Мой отец был человеком замечательным. Я его очень любила. По натуре он был максималистом, человеком активного темперамента. Может быть, именно эти качества привели его в партию большевиков. Она привлекала семнадцатилетнего мальчишку грандиозностью обещаний, великими перспективами. Не исключаю, что будь у него другое воспитание, нормальная семья, его судьба сложилась бы по-другому, но он был круглым сиротой. Партия стала его семьей, смыслом его жизни. Он был ей предан до мозга костей. Закончив юридический факультет, он стал мечом, карающей десницей партии. Работал в органах. Был судьей.
Рюмочка по случаю выборов.
Это было до войны. Но после нее, когда в нашем городке вывешивали плакаты «Все на выборы народных судей», отец напивался до полной отключки и ругал выборы, Советскую власть, партию. Помолчит, как бы набирая энергию, и произносит ругательства в новом порядке.

----------

Пожалуйста, укажите по отрывку, какой факультет окончил отец.

ВЫДЕРЖКА ИЗ ДАННЫХ:
----------

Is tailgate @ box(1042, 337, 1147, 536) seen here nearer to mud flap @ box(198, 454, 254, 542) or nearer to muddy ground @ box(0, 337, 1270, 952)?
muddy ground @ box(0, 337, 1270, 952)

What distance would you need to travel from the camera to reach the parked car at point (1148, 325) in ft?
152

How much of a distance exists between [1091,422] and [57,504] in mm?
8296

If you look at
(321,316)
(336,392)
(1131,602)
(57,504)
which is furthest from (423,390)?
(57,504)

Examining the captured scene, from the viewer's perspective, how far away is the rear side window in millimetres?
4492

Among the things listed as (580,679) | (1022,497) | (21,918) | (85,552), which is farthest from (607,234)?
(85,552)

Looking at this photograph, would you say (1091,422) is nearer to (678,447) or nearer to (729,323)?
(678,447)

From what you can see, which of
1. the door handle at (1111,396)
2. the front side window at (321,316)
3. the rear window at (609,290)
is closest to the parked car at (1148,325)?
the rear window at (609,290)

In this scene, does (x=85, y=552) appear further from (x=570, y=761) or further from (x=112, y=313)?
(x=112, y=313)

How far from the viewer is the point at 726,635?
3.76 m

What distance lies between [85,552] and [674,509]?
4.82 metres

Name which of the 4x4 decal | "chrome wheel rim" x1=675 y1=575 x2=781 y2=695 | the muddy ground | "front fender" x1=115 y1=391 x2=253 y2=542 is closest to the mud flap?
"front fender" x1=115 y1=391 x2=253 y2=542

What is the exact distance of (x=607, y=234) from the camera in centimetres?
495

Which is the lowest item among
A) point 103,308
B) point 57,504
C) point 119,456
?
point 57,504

----------

РЕШЕНИЕ ЗАДАЧИ: Юридический факультет.